For many, it’s a negative term that highlights the abundance of blight in Detroit and the slow decline of the city over the years.
For a class of young photographers, however, exploring the city’s abandoned architecture can act as a proving ground for emerging creative talents — a way to connect with the city’s past, document it as stretches of Detroit rebounds and brush up on their skills along the way.
WDET’s Ryan Patrick Hooper speaks with longtime area photographer Doug Coombe about making a name for himself in Detroit and checking out some of the city’s most interesting buildings over the years including the Michigan Central Station.

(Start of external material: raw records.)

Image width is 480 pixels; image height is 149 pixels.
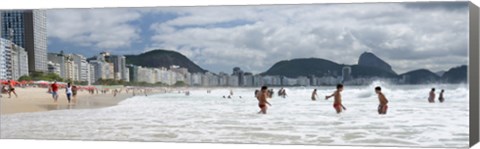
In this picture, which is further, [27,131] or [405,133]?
[27,131]

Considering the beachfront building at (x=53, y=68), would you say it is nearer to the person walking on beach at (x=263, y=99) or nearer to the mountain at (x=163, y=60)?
the mountain at (x=163, y=60)

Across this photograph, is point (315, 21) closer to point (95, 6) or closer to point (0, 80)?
point (95, 6)

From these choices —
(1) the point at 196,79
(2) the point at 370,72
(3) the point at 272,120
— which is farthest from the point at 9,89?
(2) the point at 370,72

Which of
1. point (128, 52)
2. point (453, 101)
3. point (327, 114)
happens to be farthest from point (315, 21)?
point (128, 52)

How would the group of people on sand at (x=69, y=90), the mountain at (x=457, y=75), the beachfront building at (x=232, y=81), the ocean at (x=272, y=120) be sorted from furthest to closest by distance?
the group of people on sand at (x=69, y=90), the beachfront building at (x=232, y=81), the ocean at (x=272, y=120), the mountain at (x=457, y=75)

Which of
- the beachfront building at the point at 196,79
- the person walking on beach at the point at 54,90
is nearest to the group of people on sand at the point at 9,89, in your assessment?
the person walking on beach at the point at 54,90

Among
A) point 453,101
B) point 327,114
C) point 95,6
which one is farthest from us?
point 95,6

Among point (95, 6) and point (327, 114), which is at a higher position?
point (95, 6)
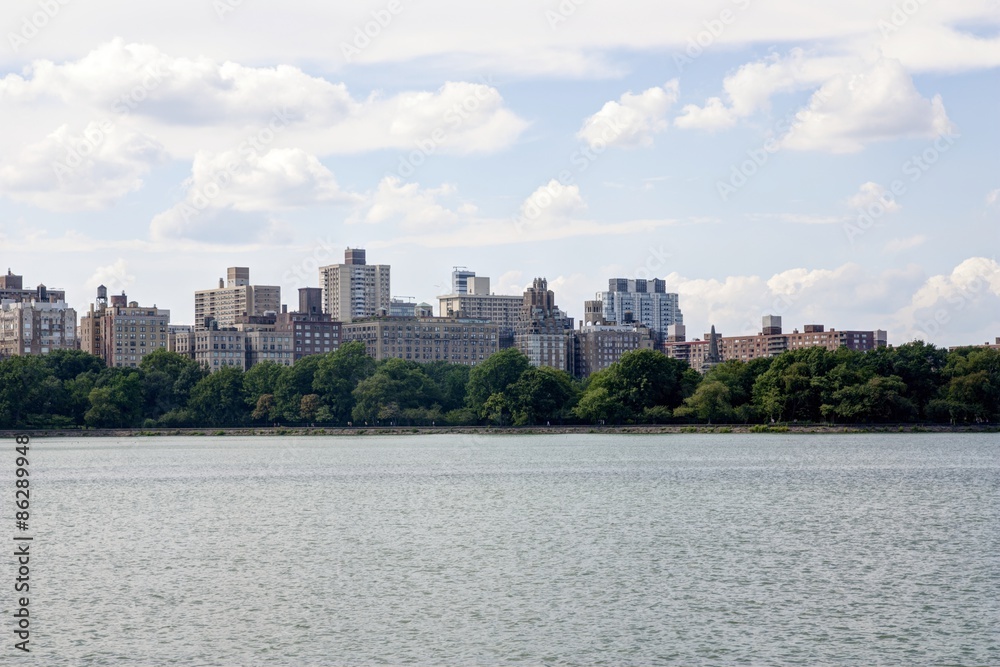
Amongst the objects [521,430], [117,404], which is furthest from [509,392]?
[117,404]

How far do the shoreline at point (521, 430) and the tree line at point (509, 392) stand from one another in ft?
3.78

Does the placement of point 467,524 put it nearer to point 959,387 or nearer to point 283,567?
point 283,567

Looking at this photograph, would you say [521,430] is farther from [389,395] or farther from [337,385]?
[337,385]

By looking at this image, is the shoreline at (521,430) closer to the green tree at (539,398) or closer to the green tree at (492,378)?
the green tree at (539,398)

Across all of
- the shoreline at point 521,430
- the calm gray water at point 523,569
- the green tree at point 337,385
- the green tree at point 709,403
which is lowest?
the calm gray water at point 523,569

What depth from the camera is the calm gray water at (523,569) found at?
1228 inches

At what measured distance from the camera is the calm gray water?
31203 mm

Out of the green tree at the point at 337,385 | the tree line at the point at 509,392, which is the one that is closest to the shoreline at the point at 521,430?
the tree line at the point at 509,392

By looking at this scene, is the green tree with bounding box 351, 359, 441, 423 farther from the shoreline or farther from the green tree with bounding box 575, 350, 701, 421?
the green tree with bounding box 575, 350, 701, 421

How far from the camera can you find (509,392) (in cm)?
15688

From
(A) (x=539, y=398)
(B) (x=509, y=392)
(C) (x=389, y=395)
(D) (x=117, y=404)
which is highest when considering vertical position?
(C) (x=389, y=395)

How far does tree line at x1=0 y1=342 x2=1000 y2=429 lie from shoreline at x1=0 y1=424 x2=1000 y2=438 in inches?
45.4

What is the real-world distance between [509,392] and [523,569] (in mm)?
114939

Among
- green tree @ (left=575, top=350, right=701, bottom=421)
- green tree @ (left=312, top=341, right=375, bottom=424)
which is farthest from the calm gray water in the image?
green tree @ (left=312, top=341, right=375, bottom=424)
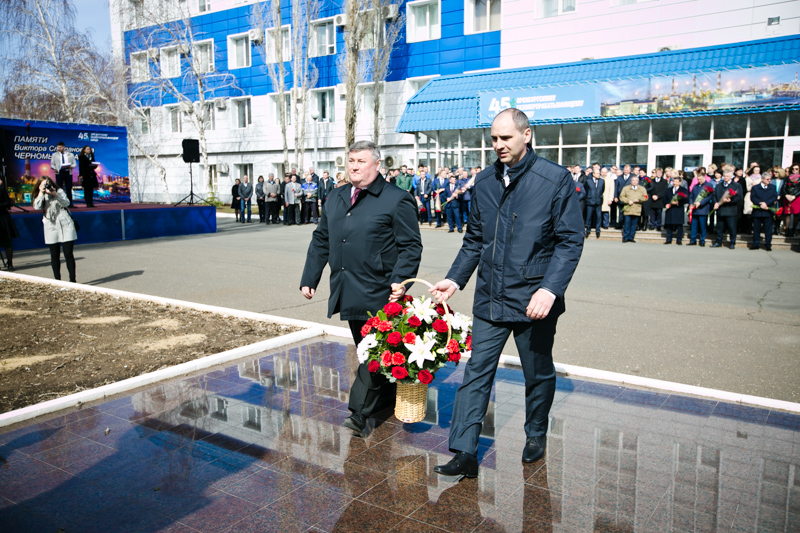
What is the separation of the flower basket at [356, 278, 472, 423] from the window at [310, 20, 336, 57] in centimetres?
3325

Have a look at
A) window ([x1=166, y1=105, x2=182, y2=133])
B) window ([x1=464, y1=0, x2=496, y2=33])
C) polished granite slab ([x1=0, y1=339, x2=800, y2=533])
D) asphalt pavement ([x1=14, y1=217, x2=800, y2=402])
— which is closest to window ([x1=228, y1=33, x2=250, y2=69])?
window ([x1=166, y1=105, x2=182, y2=133])

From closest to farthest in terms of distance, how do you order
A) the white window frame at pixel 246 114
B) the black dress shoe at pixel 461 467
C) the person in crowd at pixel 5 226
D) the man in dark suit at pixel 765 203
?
the black dress shoe at pixel 461 467 → the person in crowd at pixel 5 226 → the man in dark suit at pixel 765 203 → the white window frame at pixel 246 114

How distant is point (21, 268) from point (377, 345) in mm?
12378

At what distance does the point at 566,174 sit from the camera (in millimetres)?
3592

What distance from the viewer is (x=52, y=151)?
23297 millimetres

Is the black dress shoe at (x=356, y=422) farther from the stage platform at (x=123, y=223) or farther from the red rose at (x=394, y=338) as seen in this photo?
the stage platform at (x=123, y=223)

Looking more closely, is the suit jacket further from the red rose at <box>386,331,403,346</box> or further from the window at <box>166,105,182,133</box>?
the window at <box>166,105,182,133</box>

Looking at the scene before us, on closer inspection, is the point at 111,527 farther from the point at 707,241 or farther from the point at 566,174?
the point at 707,241

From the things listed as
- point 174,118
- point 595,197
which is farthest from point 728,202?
point 174,118

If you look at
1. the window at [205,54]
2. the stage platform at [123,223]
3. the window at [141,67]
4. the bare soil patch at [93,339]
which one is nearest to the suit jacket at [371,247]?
the bare soil patch at [93,339]

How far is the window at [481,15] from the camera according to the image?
2852 cm

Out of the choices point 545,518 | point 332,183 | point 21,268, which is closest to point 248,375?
point 545,518

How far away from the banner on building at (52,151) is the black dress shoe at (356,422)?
20331mm

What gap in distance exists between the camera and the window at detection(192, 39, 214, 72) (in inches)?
1558
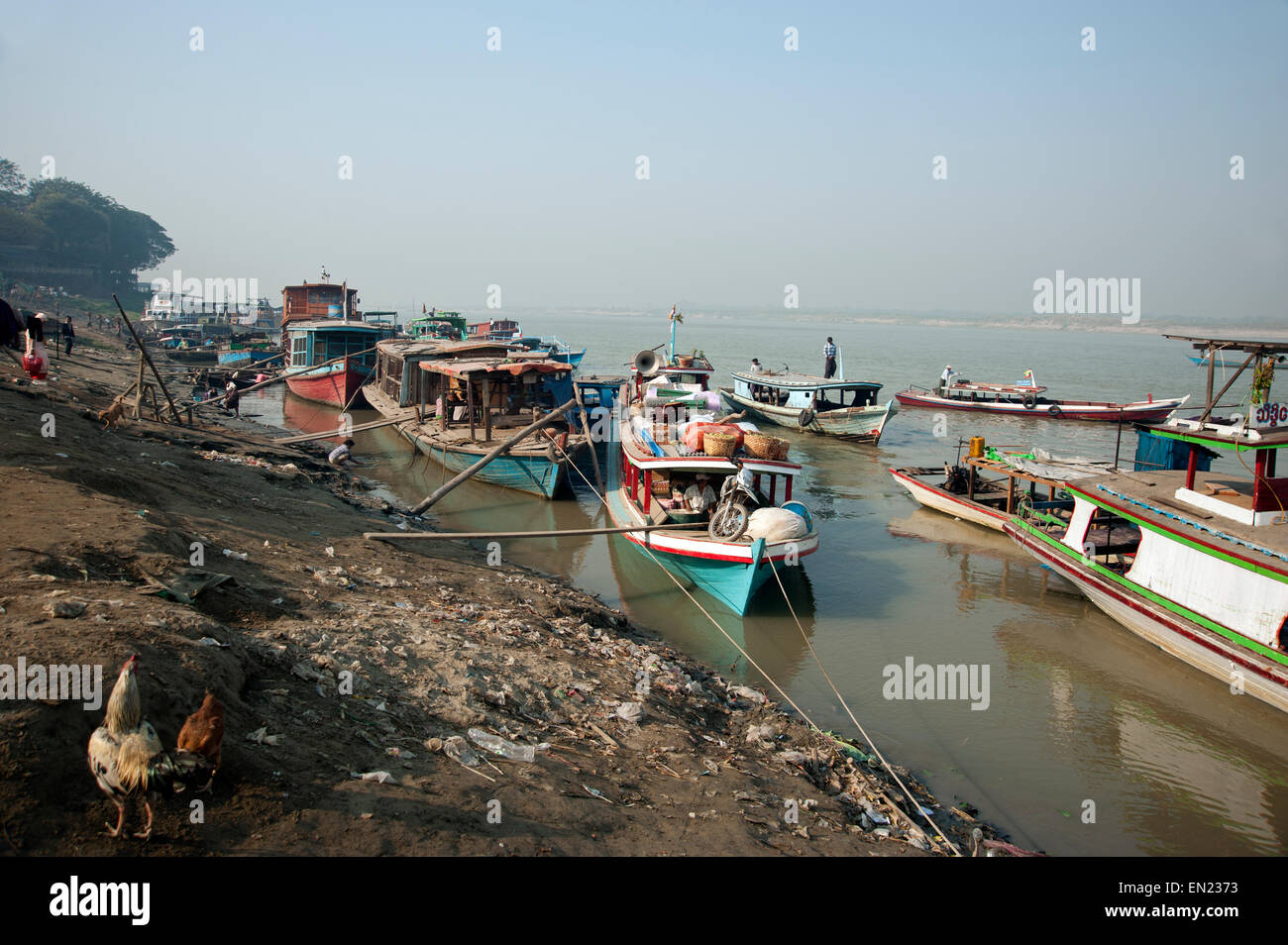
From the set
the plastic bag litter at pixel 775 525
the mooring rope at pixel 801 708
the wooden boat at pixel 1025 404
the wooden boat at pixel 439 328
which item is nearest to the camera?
the mooring rope at pixel 801 708

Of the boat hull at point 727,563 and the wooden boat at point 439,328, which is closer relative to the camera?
the boat hull at point 727,563

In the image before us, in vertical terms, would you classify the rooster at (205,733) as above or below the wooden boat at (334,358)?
below

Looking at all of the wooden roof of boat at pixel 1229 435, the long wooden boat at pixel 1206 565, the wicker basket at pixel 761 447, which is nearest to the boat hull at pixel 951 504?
the long wooden boat at pixel 1206 565

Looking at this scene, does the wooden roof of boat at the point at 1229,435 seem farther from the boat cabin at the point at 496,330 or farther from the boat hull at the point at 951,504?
the boat cabin at the point at 496,330

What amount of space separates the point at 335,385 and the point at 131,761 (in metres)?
29.1

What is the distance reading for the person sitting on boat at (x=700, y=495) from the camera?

Coombe has been a photographer for the MetroTimes for close to 20 years and has worked with outlets such as Rolling Stone, Spin and Billboard.

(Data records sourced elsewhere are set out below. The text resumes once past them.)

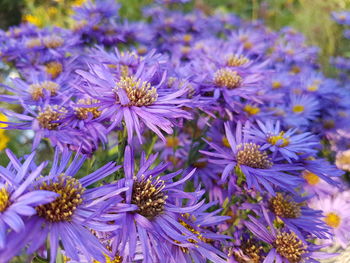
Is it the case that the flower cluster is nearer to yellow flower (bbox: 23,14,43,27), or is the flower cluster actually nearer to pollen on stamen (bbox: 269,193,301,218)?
pollen on stamen (bbox: 269,193,301,218)

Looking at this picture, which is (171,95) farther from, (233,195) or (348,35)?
(348,35)

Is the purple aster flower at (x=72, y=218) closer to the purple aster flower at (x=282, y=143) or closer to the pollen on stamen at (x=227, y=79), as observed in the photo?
the purple aster flower at (x=282, y=143)

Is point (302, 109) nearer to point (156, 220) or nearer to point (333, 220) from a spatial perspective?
point (333, 220)

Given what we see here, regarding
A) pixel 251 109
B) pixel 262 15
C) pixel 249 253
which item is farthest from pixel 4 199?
pixel 262 15

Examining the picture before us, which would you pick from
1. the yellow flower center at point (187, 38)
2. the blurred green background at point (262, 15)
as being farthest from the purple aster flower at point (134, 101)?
the blurred green background at point (262, 15)

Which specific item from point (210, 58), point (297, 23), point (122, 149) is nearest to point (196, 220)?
point (122, 149)

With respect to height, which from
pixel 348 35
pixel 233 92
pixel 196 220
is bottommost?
pixel 348 35
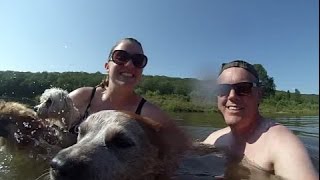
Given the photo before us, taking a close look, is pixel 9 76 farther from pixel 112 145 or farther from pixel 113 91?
pixel 112 145

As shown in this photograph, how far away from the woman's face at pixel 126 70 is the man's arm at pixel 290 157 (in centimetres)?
273

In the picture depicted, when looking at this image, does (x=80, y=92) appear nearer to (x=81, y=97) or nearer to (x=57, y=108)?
(x=81, y=97)

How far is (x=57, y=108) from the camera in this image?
6.25 metres

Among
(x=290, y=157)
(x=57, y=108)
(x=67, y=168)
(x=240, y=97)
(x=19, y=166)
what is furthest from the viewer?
(x=57, y=108)

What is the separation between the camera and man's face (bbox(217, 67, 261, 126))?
18.0ft

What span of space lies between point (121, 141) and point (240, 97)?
207 cm

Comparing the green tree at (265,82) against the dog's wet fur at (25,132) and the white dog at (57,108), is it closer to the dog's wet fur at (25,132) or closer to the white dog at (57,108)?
the white dog at (57,108)

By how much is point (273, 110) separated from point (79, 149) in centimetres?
3323

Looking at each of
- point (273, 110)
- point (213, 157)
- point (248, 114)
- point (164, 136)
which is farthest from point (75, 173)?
point (273, 110)

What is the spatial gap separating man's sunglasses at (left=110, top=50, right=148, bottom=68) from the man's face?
1.73 m

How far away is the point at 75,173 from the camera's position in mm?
3447

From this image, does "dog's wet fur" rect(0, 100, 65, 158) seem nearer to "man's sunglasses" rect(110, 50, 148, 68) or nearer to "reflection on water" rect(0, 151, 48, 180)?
"reflection on water" rect(0, 151, 48, 180)

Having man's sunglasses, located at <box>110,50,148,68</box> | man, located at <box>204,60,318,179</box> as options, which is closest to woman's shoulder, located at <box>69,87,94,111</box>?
man's sunglasses, located at <box>110,50,148,68</box>

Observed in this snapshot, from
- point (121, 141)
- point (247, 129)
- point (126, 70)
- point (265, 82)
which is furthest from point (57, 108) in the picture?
point (265, 82)
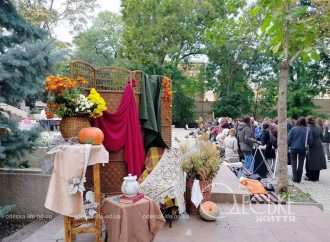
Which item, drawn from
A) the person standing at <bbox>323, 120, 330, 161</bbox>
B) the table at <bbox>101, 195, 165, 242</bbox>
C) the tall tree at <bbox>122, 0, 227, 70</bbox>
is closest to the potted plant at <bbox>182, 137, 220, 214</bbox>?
the table at <bbox>101, 195, 165, 242</bbox>

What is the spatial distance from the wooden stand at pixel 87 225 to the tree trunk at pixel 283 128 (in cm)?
403

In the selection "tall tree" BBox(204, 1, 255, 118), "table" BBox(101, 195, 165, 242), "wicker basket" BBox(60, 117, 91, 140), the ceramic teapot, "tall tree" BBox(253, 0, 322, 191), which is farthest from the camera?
"tall tree" BBox(204, 1, 255, 118)

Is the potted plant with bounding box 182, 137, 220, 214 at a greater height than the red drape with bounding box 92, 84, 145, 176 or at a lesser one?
lesser

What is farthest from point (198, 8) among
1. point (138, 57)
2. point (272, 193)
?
point (272, 193)

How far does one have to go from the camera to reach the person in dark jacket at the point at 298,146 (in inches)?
331

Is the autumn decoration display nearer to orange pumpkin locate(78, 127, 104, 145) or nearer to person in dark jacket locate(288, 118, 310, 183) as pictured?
orange pumpkin locate(78, 127, 104, 145)

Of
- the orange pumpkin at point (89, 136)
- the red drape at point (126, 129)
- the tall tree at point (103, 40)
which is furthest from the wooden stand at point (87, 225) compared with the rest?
the tall tree at point (103, 40)

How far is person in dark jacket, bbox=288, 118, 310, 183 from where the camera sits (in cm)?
841

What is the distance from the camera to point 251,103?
32.1 metres

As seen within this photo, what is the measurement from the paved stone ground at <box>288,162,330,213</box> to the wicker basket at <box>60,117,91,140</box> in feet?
14.9

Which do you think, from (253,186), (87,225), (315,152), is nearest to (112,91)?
(87,225)

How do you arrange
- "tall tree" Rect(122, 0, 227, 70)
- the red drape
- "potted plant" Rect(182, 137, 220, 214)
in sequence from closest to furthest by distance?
the red drape < "potted plant" Rect(182, 137, 220, 214) < "tall tree" Rect(122, 0, 227, 70)

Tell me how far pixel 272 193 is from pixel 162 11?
71.0 ft

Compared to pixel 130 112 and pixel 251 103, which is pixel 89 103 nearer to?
pixel 130 112
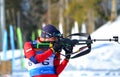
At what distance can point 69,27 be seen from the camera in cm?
5009

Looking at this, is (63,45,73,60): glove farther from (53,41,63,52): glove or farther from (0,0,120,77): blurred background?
(0,0,120,77): blurred background

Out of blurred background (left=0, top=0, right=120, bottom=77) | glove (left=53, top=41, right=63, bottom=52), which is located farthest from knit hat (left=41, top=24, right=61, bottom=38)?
blurred background (left=0, top=0, right=120, bottom=77)

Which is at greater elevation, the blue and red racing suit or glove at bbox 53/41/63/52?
glove at bbox 53/41/63/52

“I do think for a lot of photographers here in Detroit, part of our process is going into these buildings,” says Coombe. “If you’re just a struggling young artists (around Detroit), you don’t have these majestic national parks or beautiful natural wonders that you can go visit.”
Coombe says that going into these buildings is an “incredible rush of two feelings.”
“On one hand, it’s incredibly exhilarating because you’re the only person, most of the time, who’s crazy enough to go into these buildings,” says Coombe. “It’s also really frightening because you don’t know who you’re going to come across.”
Over the years, Coombe spent a lot of time taking photos in the Michigan Central Station (MCS). The long-abandoned structure in Corktown, which was purchased by Ford earlier this year, is on the cusp of getting a multi-million dollar makeover and will be much different. It’s considered one of the most iconic abandoned buildings in the world.
Coombe says that being in the MCS and taking photos was similar to walking around a museum with all walks of life exploring and using the building for a multitude of purposes.
“It’s a magnificent building,” he adds. “They don’t make buildings like that anymore.”